It was a good news-bad news balance when CMS released its proposed rule for the home health prospective payment system (HH PPS) last Friday.
CMS' proposal announced that home health agencies (HHA) would receive a market basket update to the tune of 2.9% for calendar year 2008, equaling a $140 million raise for the industry. This proposal also contained the first changes to Medicare's HH PPS since 2000.
The proposed adjustments include the following:
-
Payment adjustment based on the reporting of quality data, which would result in the market basket increase of 2.9% being reduced by 2% down to a mere 0.9% if an HHA does not submit quality measures data
-
Introduction of two additional National Quality Forum-endorsed measures--emergent care for wound infections and improvement in status of surgical wounds
-
Reduction of the national standardized 60-day episode payment rate by 2.75% per year for three years, beginning in 2008
-
A proposal to break down the current 10 visit therapy threshold into three new therapy thresholds at six, 14, and 20 therapy visits, with graduated payment levels for each tier
"The proposed refinements [give HHAs] some things to be pleased with, but also some definite things to be concerned about," says Carl Ganter, CHCE, principal, Ganter Healthcare Consultants, LLC, in Oklahoma City. As he points out, CMS hasn't given HHAs an increase in payment rates for the past few years.

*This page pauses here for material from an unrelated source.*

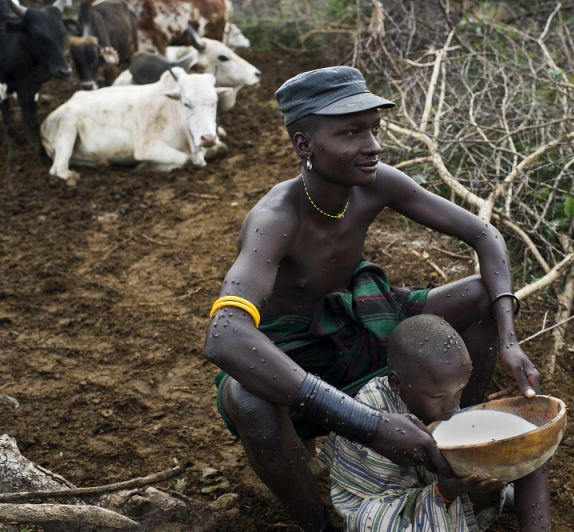 Karamojong pastoralist helps his son to drink milk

"The argument [against the 2.75% cuts] is that home health is one of the most cost-effective ways to take care of someone." The cuts, if they go into effect, could conceivably hurt agencies' capacity to care for frailer and sicker patients in their homes, Ganter adds.
Home health is an industry that is used to continuous changes, he says. "An agency's ability to adapt to these changes will determine its success. We have to be concerned about the continued adaptability that these providers have."
Other proposed changes for HH PPS in CMS' proposed rule include modification of the low utilization payment adjustment, elimination of significant change in condition payment adjustment, and revision of accounting for non-routine medical supplies in the standardized 60-day episode payment rate.